De las cuarenta y seis cartas que contiene el epistolario, más de la mitad están escritas en Davos, donde acude para aliviar sus dolencias pulmonares. El tema de la salud y su aparición como un decorado de fondo al que se mira siempre de reojo pero que nunca deja de estar ahí, aporta a la segunda mitad de la correspondencia un tono algo diferente, un ritmo más pausado, una dirección más contemplativa. “El arte de la vida consiste en romper el caparazón de nuestro destino y aprender a estar a gusto arriba y abajo, en el este y en el oeste”, dice Powys.

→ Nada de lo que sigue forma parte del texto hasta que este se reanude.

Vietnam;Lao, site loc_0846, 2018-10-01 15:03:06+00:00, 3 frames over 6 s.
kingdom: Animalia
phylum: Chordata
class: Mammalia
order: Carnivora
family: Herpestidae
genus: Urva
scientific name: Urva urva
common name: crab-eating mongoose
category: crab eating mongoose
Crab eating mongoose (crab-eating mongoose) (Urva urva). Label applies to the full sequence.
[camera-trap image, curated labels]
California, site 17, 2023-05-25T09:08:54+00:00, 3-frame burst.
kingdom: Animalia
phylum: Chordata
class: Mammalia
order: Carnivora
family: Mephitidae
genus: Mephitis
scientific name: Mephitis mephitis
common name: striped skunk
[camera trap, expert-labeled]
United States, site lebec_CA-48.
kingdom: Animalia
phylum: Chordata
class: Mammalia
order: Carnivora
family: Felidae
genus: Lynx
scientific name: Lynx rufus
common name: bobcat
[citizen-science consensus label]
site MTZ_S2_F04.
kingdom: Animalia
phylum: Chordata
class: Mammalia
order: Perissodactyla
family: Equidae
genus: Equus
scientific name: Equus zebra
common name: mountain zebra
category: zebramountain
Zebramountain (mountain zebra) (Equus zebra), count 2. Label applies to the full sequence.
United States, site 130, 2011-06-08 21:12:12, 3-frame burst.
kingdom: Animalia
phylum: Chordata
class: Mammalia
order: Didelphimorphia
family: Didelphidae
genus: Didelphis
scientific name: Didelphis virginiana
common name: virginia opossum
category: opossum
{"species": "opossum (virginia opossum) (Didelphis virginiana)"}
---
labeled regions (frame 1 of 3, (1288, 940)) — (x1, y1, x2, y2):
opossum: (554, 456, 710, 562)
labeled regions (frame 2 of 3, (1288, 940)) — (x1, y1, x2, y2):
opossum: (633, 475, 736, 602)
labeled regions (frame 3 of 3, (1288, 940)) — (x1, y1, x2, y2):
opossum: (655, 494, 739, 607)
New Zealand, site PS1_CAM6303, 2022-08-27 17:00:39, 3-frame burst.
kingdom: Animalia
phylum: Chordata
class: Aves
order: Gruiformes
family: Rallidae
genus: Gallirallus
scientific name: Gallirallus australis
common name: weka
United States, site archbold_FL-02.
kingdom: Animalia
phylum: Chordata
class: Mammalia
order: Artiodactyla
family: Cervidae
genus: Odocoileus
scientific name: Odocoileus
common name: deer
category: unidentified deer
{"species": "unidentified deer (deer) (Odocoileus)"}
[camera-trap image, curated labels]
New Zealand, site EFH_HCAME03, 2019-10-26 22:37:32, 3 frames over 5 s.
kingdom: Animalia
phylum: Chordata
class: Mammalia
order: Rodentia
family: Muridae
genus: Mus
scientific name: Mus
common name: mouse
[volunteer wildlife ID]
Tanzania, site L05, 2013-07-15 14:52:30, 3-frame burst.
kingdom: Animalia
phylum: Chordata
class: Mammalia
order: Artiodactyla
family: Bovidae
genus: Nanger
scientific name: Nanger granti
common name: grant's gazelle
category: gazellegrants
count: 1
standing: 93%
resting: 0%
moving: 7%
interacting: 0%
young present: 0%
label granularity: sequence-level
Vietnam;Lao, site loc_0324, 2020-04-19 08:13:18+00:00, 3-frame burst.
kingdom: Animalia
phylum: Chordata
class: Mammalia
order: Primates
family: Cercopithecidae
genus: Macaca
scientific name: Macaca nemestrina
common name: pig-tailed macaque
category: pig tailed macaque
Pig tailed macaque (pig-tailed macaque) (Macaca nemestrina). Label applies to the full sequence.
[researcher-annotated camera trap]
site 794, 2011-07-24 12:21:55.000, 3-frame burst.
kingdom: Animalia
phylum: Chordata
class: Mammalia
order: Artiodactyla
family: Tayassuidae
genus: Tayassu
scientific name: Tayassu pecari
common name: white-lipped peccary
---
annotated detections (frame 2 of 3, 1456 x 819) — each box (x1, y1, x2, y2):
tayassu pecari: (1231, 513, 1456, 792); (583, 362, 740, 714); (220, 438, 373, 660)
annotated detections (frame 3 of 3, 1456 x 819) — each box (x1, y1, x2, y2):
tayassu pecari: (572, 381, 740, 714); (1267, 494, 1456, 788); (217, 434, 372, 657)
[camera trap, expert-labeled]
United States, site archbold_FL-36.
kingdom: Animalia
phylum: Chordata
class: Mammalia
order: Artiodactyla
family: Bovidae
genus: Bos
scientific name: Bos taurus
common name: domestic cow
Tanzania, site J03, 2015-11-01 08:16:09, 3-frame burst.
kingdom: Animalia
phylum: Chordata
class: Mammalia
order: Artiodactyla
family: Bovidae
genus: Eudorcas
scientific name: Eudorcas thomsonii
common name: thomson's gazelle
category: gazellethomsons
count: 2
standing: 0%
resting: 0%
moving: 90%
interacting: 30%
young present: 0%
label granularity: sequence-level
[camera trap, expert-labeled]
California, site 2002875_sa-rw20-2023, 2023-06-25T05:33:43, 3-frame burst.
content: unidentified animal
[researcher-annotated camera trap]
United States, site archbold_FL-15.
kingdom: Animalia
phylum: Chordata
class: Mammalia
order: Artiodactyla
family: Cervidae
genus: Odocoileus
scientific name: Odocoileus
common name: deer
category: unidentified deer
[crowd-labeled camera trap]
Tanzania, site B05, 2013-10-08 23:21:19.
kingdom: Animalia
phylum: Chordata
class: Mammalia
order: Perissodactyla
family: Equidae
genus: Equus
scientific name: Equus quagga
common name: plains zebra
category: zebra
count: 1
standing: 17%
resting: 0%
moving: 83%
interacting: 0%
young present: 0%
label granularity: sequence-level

Aparecen con más frecuencia descripciones del paisaje, como si el escritor inglés quisiera constatar por medio de sus paseos los progresos de su salud. Hasta la última carta, escrita tres meses antes de morir. Powys fue un filósofo que vivió acorde a sus creencias, un epicureísmo recogido y terruñero, firmemente convencido de que la conquista de la felicidad personal debía ser la verdadera aspiración del hombre en la vida.